Jack Poor, VP – strategic planning at TVB, said, "In a year where the IAC reported flat internet revenues, the performance of local TV stations is quite stunning."

"Benchmarking: TV Web Sites Defy Gravity" examines revenue sources, growth rates, site traffic and other interactive issues and offers benchmarking for stations in large, medium and small markets. The research was conducted by Borrell Associates, which tracks interactive advertising for more than 4,400 local websites in the U.S. and Canada through voluntary submission of data. This is the fifth year Borrell has conducted the benchmarking report for TVB. This year's report focuses on data submitted by 573 TV stations.

Gordon Borrell, CEO of Borrell Associates, noted that the local online advertising is 15 years old and maturing. He said, "But we're seeing the emergence of a new disrupter: mobile." According to the report, local mobile advertising surpassed $200 million last year, with TV broadcasters capturing about 12 percent of the total. "I expect that figure to skyrocket into the billions within two years as the transition from desktops and laptops to hand-held devices takes off," said Mr. Borrell.

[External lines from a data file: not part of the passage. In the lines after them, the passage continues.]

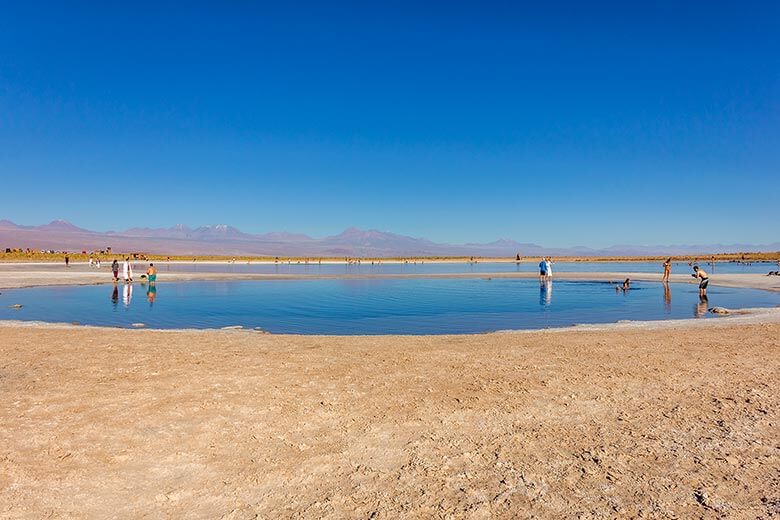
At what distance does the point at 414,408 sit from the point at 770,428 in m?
5.21

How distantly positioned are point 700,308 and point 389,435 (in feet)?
81.4

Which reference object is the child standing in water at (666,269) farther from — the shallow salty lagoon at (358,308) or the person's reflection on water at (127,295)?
the person's reflection on water at (127,295)

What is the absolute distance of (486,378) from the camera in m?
10.6

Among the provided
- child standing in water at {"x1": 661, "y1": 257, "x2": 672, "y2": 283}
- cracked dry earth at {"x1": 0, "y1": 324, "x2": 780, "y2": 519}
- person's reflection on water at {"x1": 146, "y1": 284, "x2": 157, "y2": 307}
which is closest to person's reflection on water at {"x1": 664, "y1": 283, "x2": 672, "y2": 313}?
child standing in water at {"x1": 661, "y1": 257, "x2": 672, "y2": 283}

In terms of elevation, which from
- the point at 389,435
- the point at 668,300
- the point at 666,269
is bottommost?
the point at 668,300

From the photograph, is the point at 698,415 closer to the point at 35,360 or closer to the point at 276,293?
the point at 35,360

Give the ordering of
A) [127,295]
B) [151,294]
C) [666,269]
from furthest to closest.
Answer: [666,269]
[151,294]
[127,295]

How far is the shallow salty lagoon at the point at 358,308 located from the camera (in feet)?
69.4

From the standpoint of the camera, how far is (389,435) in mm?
7379

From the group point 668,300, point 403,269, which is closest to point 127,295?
point 668,300

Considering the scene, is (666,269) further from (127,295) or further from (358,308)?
(127,295)

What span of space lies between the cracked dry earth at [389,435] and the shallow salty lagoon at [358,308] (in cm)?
820

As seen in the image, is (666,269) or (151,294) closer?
(151,294)

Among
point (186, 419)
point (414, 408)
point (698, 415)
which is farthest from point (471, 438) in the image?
point (186, 419)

The top local ad-spending categories, according to the report, continue to be major retailers, car dealers and real estate agents—reflecting the efforts of merchandisers to meet up with consumers who are researching major purchases online. Local and state governments were also big spenders in 2009 as they bought Internet advertising to educate residents and taxpayers and placed job postings to recruit employees. Health care is another large category, comprised of hospitals, outpatient clinics, physicians, and "other" health professionals such as LASIK surgeons, dentists, chiropractors and cosmetic surgeons.

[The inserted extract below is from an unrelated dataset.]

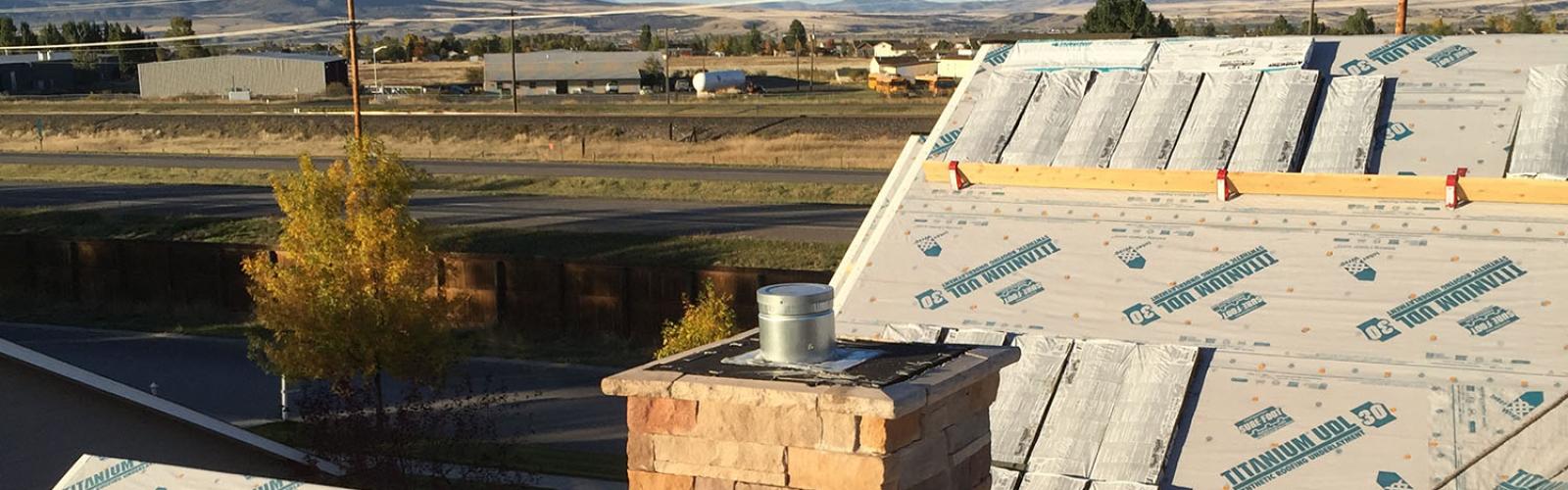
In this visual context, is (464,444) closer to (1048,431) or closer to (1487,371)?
(1048,431)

A surge in the use of coupons last year—and an even stronger surge in online couponing—drove other categories such as food stores, pharmacies and restaurants. Sites such as Coupons.com, Groupon, Coolsavings.com, Zip2Save.com, ShopLocal.com and others took hold with consumers. TV stations' efforts in this area extended mainly to selling half-price gift certificate, typically for restaurants, as well as some experiments in mobile couponing.

The full 43-page report includes appendices listing market-by-market online advertising expenditures for 2009 and mobile forecasts for 2010.